DIRECTIVE =>
Can you copy the items word for word, from their start through the line containing "16451 millimetres", leaving the pictures out?

THE RECORDS =>
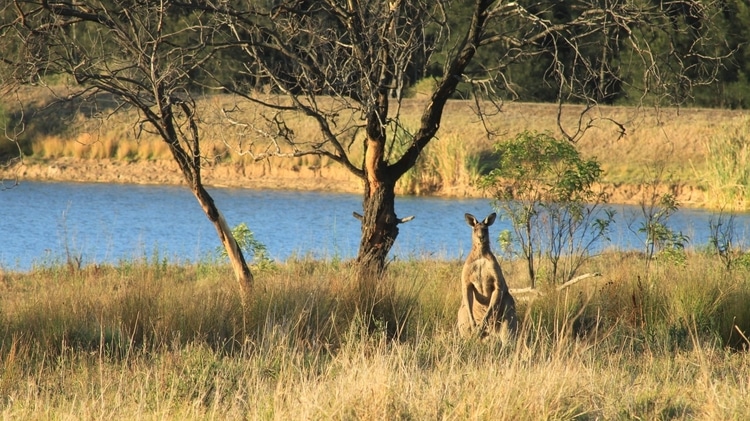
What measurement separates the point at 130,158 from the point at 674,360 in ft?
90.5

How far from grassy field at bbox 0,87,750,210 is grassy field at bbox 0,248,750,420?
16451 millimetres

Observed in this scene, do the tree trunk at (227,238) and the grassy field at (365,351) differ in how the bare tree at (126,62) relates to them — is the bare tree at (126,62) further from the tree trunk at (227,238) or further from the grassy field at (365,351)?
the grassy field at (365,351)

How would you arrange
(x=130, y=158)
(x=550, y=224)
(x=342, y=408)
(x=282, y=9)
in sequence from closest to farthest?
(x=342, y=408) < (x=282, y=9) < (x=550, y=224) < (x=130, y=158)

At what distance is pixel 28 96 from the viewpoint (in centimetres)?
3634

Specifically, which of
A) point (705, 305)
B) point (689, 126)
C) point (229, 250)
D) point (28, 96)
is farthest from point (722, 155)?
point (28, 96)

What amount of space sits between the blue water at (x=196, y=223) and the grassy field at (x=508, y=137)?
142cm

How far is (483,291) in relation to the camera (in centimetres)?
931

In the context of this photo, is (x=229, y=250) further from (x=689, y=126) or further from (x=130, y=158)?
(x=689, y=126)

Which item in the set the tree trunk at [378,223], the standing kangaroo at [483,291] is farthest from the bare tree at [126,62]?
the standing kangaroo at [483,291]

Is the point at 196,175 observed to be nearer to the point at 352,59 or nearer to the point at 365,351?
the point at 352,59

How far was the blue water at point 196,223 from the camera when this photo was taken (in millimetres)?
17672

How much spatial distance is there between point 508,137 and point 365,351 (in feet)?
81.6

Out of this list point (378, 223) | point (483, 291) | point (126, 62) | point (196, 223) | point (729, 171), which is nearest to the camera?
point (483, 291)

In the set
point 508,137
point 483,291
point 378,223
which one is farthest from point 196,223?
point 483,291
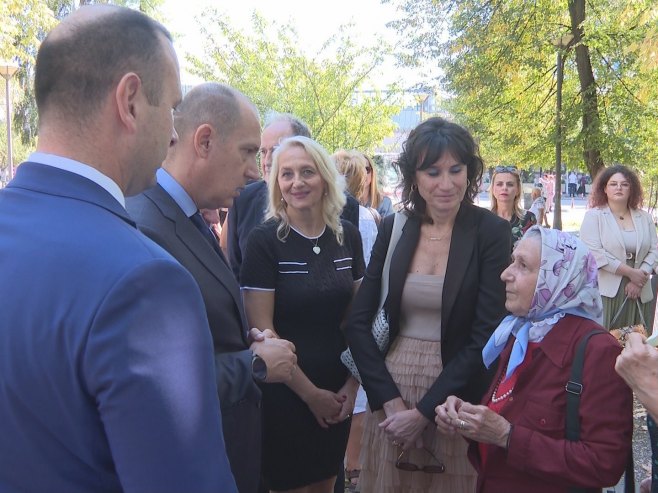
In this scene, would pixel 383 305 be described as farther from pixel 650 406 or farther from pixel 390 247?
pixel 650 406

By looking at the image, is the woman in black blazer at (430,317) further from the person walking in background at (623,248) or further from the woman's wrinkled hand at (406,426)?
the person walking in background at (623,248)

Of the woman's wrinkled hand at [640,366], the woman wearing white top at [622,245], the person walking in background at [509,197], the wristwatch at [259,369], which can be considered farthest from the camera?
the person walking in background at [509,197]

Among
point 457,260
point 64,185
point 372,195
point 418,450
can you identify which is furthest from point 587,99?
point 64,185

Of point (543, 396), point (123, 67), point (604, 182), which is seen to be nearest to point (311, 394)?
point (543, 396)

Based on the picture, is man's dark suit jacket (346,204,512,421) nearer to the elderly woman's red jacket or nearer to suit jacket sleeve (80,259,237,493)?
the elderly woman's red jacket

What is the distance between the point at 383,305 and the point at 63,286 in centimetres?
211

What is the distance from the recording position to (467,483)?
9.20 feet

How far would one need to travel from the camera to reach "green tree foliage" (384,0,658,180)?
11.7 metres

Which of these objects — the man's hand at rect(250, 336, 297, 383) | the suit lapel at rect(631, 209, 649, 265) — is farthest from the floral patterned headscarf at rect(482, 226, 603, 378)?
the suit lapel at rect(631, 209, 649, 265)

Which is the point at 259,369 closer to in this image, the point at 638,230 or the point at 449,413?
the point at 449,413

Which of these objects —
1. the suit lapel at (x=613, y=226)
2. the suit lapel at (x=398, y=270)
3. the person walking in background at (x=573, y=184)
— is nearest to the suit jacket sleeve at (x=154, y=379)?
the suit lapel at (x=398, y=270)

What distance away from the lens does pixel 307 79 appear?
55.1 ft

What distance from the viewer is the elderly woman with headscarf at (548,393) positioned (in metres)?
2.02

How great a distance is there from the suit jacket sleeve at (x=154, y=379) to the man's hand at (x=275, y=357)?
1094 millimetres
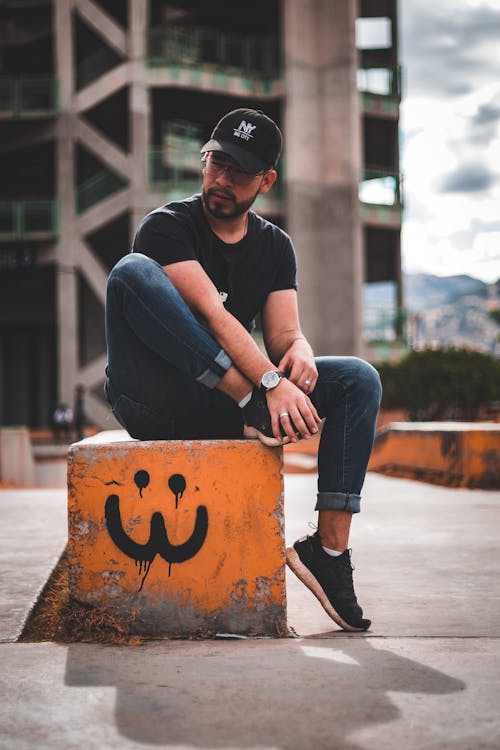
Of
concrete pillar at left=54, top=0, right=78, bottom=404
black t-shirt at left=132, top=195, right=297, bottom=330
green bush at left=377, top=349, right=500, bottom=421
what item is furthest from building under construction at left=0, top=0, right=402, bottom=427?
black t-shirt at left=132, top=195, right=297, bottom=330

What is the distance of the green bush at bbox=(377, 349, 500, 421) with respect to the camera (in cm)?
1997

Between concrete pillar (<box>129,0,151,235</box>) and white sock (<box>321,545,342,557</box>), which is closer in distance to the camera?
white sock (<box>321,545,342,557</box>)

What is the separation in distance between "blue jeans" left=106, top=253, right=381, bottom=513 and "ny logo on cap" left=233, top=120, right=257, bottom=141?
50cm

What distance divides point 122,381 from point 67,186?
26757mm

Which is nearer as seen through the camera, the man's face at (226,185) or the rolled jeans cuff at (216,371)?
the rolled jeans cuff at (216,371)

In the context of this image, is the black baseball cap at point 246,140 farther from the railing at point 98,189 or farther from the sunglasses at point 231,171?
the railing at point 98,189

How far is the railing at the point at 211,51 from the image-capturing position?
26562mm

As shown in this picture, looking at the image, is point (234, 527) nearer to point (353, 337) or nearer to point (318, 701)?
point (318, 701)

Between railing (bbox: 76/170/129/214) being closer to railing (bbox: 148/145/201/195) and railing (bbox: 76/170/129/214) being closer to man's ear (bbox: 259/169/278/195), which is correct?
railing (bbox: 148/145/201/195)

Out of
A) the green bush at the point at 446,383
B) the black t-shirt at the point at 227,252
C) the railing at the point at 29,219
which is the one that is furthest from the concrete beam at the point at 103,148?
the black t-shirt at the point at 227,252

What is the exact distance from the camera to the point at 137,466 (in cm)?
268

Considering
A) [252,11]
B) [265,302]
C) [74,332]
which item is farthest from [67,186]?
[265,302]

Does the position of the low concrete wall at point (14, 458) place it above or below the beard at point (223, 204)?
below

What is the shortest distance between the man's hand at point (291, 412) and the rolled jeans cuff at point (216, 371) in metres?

PROBLEM SOLUTION =>
What measurement separates the point at 130,158 from the point at 674,360 in ft?
90.5

How far from grassy field at bbox 0,87,750,210 is grassy field at bbox 0,248,750,420?
16451 millimetres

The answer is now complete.